Sapere di calcio e non solo per 90 minuti. Manchester City-Napoli è stata l'occasione giusta perchè deu degli allenatori del momento, Pep Guardiola e Maurizio Sarri potessero incontrarsi e confrontare le proprie idee di gioco. Non solamente in campo e per 90 minuti perché i due tecnici, sia prima del match che dopo, hanno continuato a scambiarsi reciproci complimenti. Poi confermati dal campo al di là del risultato: il City ha dimostrato di essere una delle realtà più solide e ben costruite d'Inghilterra e d'Europa, il Napoli di poterlo diventare a breve dominando intanto il palcoscenico italiano con un primato solitario a pieni punti.

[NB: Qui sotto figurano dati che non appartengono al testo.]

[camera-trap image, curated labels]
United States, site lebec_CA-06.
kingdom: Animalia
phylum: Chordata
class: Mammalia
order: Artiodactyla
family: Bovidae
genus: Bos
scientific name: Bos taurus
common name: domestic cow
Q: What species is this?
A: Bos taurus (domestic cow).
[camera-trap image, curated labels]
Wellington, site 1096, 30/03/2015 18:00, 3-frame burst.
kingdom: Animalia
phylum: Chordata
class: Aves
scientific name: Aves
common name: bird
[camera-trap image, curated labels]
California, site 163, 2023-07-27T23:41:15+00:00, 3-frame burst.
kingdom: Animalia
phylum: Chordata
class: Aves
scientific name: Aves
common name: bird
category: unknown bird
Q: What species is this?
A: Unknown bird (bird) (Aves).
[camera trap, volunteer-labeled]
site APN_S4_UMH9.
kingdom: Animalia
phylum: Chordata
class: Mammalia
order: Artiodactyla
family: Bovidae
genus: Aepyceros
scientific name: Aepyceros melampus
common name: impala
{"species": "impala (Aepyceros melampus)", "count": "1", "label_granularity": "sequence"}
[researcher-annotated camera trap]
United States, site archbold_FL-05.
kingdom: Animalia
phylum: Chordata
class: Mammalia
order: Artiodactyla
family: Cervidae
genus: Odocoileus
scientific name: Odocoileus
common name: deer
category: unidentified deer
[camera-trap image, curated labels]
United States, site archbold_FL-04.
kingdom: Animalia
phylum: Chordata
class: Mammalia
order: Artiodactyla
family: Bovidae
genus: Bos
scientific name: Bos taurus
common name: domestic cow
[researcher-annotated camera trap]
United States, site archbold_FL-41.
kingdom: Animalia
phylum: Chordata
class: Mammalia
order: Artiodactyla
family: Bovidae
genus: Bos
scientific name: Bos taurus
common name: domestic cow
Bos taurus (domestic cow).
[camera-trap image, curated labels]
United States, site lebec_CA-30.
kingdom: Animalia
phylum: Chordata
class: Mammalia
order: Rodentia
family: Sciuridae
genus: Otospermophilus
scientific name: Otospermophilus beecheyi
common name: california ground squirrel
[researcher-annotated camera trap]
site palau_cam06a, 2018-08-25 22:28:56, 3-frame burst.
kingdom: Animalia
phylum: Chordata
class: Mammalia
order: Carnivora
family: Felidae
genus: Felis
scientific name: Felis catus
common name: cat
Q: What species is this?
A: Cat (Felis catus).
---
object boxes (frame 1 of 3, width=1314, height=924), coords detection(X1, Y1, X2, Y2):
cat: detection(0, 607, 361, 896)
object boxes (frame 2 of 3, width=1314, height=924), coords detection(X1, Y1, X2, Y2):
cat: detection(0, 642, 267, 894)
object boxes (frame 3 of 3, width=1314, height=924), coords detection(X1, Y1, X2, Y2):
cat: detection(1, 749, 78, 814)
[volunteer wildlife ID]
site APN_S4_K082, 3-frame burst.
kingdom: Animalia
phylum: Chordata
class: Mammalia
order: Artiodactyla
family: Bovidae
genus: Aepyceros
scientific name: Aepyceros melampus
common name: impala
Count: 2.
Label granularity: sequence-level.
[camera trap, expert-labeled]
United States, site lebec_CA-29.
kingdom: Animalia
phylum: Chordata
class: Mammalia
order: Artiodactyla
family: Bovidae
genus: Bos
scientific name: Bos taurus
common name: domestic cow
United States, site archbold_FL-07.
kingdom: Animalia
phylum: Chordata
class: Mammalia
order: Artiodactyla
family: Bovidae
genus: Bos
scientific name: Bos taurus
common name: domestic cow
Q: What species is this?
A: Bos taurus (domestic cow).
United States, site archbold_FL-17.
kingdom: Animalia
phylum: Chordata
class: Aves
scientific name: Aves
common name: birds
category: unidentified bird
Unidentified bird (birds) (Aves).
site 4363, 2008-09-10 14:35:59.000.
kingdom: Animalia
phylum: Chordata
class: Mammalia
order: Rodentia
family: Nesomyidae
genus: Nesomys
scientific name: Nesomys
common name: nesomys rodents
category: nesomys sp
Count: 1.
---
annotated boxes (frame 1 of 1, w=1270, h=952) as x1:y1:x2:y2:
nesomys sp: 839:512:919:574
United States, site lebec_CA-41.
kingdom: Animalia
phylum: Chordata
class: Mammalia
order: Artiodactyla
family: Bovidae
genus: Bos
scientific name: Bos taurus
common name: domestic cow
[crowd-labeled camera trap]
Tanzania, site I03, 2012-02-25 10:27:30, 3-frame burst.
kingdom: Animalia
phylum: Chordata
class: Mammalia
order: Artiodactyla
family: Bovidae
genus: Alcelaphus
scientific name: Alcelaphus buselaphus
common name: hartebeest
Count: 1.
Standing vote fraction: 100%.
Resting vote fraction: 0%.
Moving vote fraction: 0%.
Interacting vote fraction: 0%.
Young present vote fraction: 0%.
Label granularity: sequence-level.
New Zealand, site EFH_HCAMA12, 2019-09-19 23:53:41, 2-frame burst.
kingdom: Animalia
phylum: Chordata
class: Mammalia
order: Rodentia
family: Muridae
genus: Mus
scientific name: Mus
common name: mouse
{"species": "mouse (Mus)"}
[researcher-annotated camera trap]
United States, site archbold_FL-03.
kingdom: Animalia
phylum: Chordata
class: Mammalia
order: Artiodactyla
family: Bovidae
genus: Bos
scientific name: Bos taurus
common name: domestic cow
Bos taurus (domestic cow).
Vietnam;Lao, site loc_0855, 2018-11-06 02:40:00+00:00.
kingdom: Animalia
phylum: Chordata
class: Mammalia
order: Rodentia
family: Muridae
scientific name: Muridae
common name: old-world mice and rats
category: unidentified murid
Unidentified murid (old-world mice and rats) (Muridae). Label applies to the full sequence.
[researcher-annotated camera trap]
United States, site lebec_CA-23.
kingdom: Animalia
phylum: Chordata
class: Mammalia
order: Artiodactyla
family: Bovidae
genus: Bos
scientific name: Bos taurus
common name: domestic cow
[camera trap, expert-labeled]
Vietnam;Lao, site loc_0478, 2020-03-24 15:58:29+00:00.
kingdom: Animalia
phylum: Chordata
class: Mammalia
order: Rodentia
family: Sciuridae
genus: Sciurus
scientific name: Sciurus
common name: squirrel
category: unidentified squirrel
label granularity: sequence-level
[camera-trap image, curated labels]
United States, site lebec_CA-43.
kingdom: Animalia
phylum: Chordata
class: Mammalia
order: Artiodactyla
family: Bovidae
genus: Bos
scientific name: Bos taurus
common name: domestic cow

Il City c'è, il Napoli ci sarà

Il divario tecnico c'è e non è corretto nasconderlo: questo City vale molto di più del Napoli anche perché ha in rosa campioni assoluti,stelle di prima grandezza pagate a peso d'oro, sfruttando una possibilità economica che ai partenopei è vietata per questioni di bilancio. In campo si è visto: il City ha dominato per quasi un tempo lasciando le briciole al Napoli. Frutto anche di una esperienza internazionale che permette di approcciare a certe gare con lo spirito giusto, senza farsi sorprendere.

Nessuna lezione da Guardiola

Proprio in ciò il Napoli deve crescere ancora e ha enormi margini di miglioramento. Perché da un punto squisitamente tattico e di gioco, Maurizio Sarri non ha preso alcuna lezione da Pep Guardiola, anzi. Nella ripresa – quando i giocatori si sono liberati del peso di dover fare risultato ad ogni costo – il Napoli ha fatto rivedere il bel calcio che da un paio di stagioni lo indica tra i migliori del Continente, mettendo alle corde il City e sfiorando anche il meritato pareggio finale.

La stima reciproca nel prepartita

Guardiola e Sarri si sono affrontati senza sconfessare il proprio credo, a costo di subire imbarcate e critiche. Alla fine la coerenza ha ripagato entrambi. Dopotutto è troppa la stima reciproca di due allenatori che si erano scambiati complimenti ancor prima dell'inizio della partita. "Grande squadra allenata da un grande tecnico", "Il primo allenatore che lascia un segno nel calcio dopo Sacchi". Prima di Manchester City-Napoli sono stati questi i commenti tra Maurizio Sarri e Pep Guardiola.

L'appuntamento al San Paolo

Poi il campo ha detto 2-1 per gli inglesi ma non senza soffrire. Mostrando all'Europa che anche in campo internazionale gli azzurri stanno imparando ad acquisire un atteggiamento che potrà solo migliorarli. E nel fine partita, come mostrato dall'account Twitter del Napoli, i due allenatori hanno continuato a parlare di calcio e delle loro idee. Si sono soffermati per una sorta di terzo tempo in cui si sono fatti i complimenti, dandosi appuntamento per la sfida di ritorno al San Paolo che promette altri 90 minuti di puro calcio spettacolo.